When things go awry, however, when an illness of unknown cause appears, the effect is doubly devastating. Not only are we prey to the disease and appropriately worried about it, but we suddenly call into question the shield of vigilance that has been guarding us. Is it adequate? How has it been penetrated? Is a plot afoot rather than some malevolent but natural twist of biology? How will it be stopped?
Such was the spasm of medical attention and media concern that greeted the outbreak of a flu-like pneumonia following an American Legion convention in Philadelphia in the summer of 1976. One hundred twenty-eight convention participants contracted the mystery ailment dubbed Legionnaires' disease. Of those, 27 died--disturbing figures but trifling compared to other causes (auto accidents, for example) of illness and disease occurring in the population in general. What captured the attention of America was the element of the unknown and the concomitant ripple of fear it sent through the nation.
Gordon Thomas and Max Morgan-Witts have recorded that apprehension and drama in "Anatomy of an Epidemic," a lengthy, personalized documentary of the episode. The writers are veterans of journalistic narrative, having collaborated previously on books on Guernica, the bombing of Hiroshima and the stock-market crash. They bring their encyclopedic techniques and their considerable reportorial abilities to bear on a vast quantity of information surrounding the convention and its aftermath. They skillfully weave the historic events of the summer of 1976--the Bicentennial, the national political conventions, the growing debate about swine flu, the tenuous condition of the Bellevue-Stratford Hotel--into a backdrop for the story. The account moves smoothly and entertainingly from the home towns of legionnaires to the inner sanctums of the Center for Disease Control (CDC) in Atlanta, from the kitchens of the Bellevue-Stratford to the offices of the state health commissioner in Harrisburg. The actors--victims and epidemiologists, hotel employes and politicians--are developed dramatically and colorfully.
The book has its problems, though. It is simply too long. The reader must contend with explicit and lengthy descriptions of a cardiac resuscitation, an autopsy, a trip through the air-conditioning ducts in the Bellevue-Stratford, and more. At times it seems that the text is driven by a well-planned but poorly concealed formula that calls for a little sex here (a hooker in action) and a high-speed ride in a police car there. A sparer and more precise use of the masses of data and anecdote assembled by the authors would have served their story well.

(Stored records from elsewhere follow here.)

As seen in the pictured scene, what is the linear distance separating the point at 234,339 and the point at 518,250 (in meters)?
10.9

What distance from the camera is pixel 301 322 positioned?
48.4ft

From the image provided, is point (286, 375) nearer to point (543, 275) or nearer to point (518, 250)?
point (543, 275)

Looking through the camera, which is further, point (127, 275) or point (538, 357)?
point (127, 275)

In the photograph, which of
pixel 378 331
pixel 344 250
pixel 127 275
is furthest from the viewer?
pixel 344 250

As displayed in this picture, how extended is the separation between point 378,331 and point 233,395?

Additionally, Thomas and Morgan-Witts struggle with an inevitable problem of writing contemporary history. Without the prism of time, it is very hard to judge who are the true heroes and who are the goats. While it quickly became clear that Legionnaires' disease didn't spread from its victims to others, relieving much of the anxiety surrounding it, its cause was not immediately determined. This led to continued speculation of all sorts (political terrorists, Army biological warfare, outer space) and congressional hearings that heaped abuse on the CDC for failing to pin down the agent. After six months of painstaking lab work the CDC did, in fact, isolate the bacteria and demonstrate a firm epidemiological relationship to the convention. The authors handle the problem of judgment by treating everybody gently. There are heroes--particularly the medical investigators--but no goats, a fair solution but a bland one.
"Anatomy of an Epidemic" performs an important function. It details the impressive and little-publicized network of physicians, epidemiologists and lab scientists that forms a public fail-safe against the mutations and permutations of our microbiological enviromnent. This system is sometimes forgotten amidst our enthusiasm for elegant new technologies--surgical lasers and CAT scanners--but it remains the bedrock of our health, public and, ultimately, personal. Thomas and Morgan-Witts have done well to document it in action.